Direction.
The lines to be set down run from the line containing "When observing" through the final line of the data below; print them exactly and print nothing else.

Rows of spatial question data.
• • • • • • •
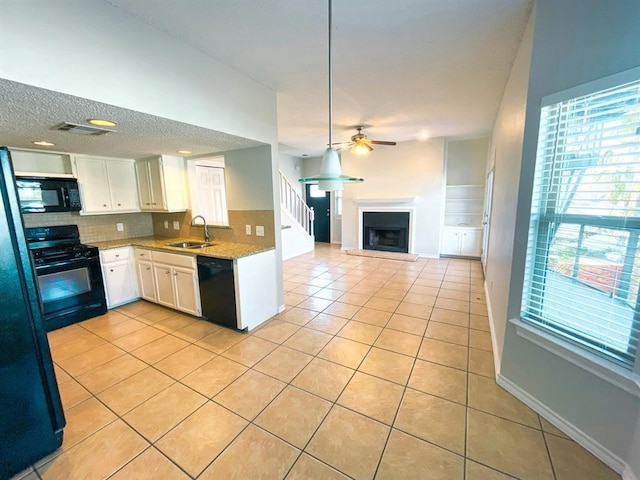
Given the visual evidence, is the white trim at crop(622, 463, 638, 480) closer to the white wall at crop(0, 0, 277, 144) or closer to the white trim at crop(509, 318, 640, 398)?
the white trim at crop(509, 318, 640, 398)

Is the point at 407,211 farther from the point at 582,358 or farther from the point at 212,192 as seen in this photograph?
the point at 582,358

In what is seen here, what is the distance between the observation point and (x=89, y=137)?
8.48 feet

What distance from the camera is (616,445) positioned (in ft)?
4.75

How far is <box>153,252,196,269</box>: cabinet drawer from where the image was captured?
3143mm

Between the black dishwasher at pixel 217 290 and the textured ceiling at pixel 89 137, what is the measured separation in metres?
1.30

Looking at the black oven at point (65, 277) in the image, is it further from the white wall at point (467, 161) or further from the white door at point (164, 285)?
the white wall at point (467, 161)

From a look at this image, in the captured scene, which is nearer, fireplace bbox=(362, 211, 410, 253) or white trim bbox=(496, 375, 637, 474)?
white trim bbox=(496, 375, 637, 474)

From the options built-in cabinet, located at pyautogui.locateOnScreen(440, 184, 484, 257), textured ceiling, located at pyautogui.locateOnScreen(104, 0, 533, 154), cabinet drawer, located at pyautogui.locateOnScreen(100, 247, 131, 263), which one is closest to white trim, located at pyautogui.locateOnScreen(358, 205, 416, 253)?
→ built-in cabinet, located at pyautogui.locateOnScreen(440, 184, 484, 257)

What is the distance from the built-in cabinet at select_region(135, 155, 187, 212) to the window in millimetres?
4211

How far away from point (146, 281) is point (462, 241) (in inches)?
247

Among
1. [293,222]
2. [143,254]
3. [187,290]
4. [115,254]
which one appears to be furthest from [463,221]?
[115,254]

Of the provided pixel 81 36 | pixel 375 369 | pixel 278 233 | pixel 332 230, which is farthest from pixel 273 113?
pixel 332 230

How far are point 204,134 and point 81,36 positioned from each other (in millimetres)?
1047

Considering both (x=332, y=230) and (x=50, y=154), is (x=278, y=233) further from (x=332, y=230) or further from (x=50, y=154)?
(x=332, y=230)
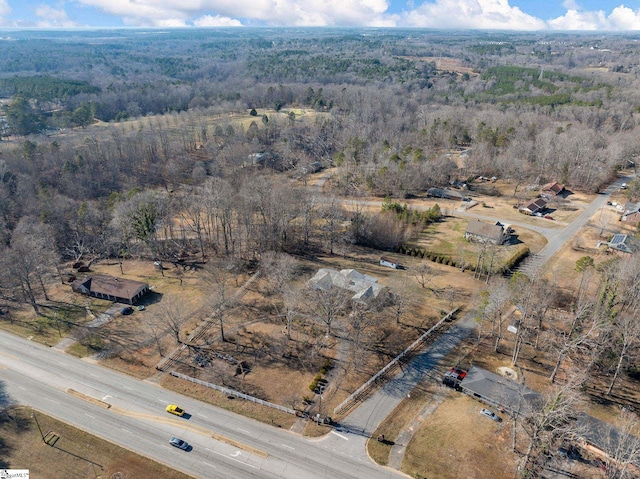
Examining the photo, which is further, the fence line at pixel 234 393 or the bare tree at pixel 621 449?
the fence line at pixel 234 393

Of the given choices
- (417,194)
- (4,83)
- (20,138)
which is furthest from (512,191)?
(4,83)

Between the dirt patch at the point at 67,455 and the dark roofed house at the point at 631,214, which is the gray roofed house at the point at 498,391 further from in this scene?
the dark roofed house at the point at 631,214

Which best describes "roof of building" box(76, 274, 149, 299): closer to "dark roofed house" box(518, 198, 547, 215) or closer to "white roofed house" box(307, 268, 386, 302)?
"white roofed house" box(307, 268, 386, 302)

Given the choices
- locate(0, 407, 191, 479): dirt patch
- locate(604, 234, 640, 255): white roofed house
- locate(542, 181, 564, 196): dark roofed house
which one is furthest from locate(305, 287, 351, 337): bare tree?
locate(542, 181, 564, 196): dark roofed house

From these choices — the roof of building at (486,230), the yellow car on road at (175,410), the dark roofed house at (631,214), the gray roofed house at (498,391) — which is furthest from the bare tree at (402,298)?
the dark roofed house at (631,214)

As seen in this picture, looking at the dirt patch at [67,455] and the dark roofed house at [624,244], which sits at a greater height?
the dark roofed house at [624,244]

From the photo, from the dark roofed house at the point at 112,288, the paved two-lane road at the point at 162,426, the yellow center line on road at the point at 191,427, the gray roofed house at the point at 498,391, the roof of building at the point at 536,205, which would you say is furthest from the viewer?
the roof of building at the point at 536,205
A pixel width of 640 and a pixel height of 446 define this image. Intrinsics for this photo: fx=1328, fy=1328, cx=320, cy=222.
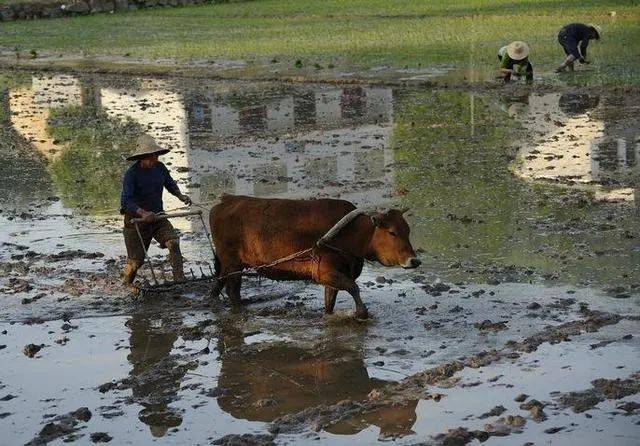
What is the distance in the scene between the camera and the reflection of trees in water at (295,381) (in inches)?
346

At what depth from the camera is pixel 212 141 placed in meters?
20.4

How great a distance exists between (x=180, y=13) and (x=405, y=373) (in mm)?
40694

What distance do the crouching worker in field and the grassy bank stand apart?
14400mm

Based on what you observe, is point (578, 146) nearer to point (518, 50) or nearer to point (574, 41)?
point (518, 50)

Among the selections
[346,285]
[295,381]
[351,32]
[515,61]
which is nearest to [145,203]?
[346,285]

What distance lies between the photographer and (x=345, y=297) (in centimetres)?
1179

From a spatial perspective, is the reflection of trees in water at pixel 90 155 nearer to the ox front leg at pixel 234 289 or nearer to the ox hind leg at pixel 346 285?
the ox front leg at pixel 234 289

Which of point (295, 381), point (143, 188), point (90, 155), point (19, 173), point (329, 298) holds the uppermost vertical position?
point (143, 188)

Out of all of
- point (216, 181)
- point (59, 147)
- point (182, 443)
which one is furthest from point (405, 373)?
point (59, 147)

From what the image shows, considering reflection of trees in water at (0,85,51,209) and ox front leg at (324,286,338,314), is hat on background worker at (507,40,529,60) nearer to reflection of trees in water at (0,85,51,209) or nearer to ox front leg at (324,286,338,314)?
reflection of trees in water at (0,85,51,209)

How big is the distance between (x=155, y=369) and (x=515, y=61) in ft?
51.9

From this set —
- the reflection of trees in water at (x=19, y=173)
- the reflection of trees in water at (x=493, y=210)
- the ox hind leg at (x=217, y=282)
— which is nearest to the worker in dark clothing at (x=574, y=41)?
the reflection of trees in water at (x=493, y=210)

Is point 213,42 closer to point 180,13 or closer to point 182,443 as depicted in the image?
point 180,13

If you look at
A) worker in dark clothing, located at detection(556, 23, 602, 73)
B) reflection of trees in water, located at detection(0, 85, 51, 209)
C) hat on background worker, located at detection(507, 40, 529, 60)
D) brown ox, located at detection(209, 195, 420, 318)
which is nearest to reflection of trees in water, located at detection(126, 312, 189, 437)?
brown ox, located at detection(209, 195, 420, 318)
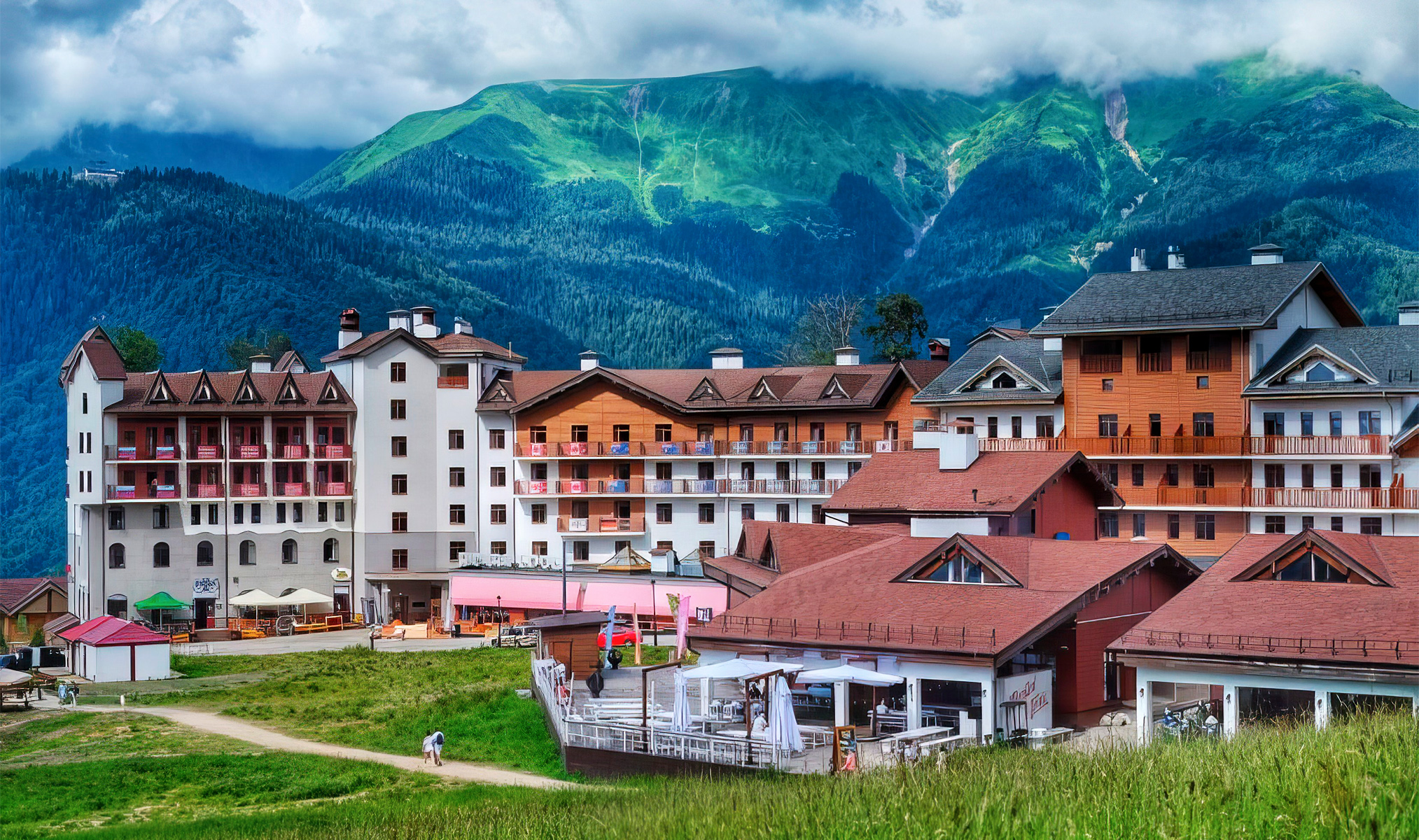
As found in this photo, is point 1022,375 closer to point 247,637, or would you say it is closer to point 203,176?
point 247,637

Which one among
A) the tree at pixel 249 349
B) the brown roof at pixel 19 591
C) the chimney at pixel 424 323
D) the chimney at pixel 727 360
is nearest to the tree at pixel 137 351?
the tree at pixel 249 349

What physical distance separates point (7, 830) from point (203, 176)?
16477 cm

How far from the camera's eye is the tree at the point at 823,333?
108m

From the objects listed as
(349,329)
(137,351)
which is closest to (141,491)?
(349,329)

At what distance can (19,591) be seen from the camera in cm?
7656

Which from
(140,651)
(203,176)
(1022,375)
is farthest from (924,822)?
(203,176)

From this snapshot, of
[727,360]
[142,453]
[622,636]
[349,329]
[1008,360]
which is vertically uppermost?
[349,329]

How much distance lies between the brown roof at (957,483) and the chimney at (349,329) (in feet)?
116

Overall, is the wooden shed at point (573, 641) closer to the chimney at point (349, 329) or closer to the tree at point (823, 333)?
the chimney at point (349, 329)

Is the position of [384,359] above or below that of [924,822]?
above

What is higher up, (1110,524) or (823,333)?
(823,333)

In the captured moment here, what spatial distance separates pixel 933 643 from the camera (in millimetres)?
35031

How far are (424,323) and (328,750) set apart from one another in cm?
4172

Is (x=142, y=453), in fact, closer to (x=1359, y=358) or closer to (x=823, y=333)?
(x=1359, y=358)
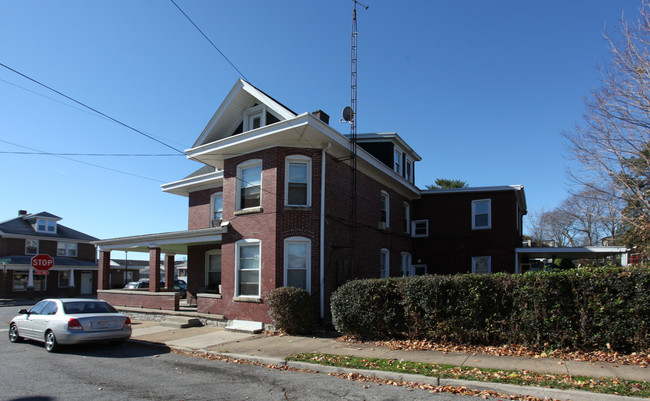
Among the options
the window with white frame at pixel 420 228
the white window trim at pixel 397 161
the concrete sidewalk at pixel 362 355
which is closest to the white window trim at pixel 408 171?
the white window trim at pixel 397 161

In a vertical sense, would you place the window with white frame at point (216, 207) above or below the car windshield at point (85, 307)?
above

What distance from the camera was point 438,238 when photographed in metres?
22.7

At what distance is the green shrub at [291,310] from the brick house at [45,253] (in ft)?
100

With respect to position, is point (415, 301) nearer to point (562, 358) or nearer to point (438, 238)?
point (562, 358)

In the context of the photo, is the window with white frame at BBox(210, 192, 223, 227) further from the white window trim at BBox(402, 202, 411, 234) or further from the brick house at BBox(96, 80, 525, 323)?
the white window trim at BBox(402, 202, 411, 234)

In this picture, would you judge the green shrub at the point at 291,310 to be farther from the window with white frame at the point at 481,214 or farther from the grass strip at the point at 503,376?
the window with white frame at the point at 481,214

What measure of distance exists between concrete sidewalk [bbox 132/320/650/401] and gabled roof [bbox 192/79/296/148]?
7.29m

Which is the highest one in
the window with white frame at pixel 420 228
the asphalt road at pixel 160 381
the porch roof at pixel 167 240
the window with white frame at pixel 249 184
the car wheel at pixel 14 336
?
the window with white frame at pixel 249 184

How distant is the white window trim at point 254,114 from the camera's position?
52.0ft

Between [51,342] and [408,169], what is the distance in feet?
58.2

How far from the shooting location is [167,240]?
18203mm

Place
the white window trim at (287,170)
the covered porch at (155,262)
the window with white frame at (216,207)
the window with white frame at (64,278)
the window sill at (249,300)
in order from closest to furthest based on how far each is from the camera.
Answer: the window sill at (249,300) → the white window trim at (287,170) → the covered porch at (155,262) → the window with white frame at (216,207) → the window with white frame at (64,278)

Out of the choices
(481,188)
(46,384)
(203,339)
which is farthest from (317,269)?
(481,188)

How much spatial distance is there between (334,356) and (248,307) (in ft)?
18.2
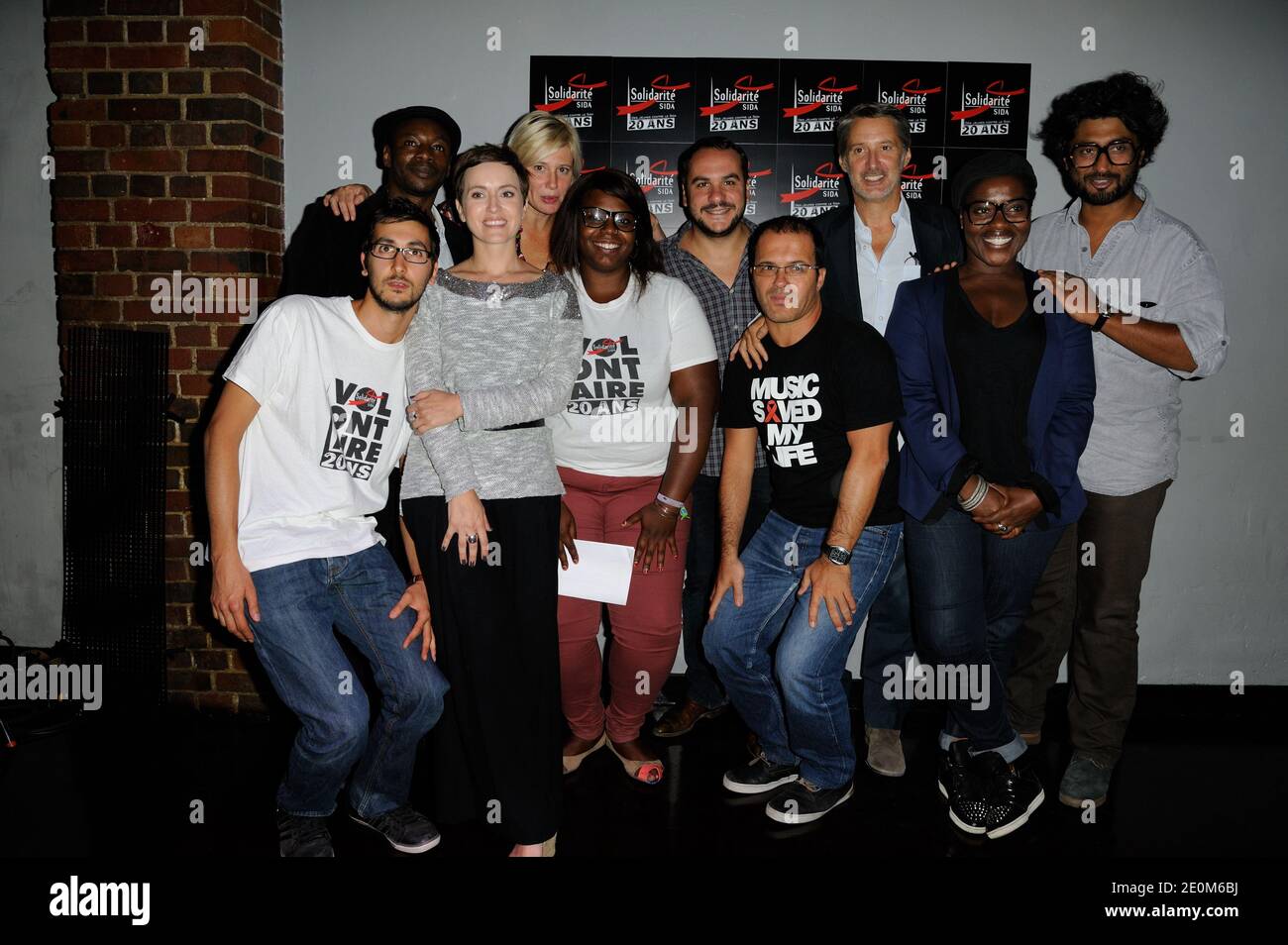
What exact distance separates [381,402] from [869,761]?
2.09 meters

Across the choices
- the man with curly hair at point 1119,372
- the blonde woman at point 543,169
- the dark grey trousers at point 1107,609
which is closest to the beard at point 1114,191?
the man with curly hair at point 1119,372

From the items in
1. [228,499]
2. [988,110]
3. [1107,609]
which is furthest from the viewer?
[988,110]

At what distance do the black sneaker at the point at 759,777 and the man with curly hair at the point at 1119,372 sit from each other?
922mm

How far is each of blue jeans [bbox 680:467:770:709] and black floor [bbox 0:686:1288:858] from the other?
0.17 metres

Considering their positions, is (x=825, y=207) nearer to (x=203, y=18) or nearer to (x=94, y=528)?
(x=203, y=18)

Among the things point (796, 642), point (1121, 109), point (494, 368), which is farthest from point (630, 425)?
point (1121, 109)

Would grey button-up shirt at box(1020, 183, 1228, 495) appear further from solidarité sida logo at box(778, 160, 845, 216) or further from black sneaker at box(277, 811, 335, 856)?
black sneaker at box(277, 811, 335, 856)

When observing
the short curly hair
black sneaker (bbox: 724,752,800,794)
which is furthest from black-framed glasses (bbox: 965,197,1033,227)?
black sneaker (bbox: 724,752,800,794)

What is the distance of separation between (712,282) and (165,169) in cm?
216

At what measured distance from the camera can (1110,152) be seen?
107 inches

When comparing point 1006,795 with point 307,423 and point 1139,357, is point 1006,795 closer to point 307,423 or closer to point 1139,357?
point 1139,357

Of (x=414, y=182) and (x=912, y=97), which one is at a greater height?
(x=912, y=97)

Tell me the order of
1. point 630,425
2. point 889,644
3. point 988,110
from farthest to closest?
• • • • • • •
Written solution.
When observing
the short curly hair
black sneaker (bbox: 724,752,800,794)
which is furthest from black-framed glasses (bbox: 965,197,1033,227)?
black sneaker (bbox: 724,752,800,794)

What is the distance of separation between (712,282) and (165,169) in cm?
216

At what measured distance from the camera can (1110,152) be seen?
107 inches

When comparing point 1006,795 with point 307,423 and point 1139,357, is point 1006,795 closer to point 307,423 or closer to point 1139,357?
point 1139,357

Of (x=414, y=182) and (x=912, y=97), which one is at a greater height?
(x=912, y=97)

Tell me the order of
1. point 630,425
2. point 889,644
3. point 988,110
from farthest to closest?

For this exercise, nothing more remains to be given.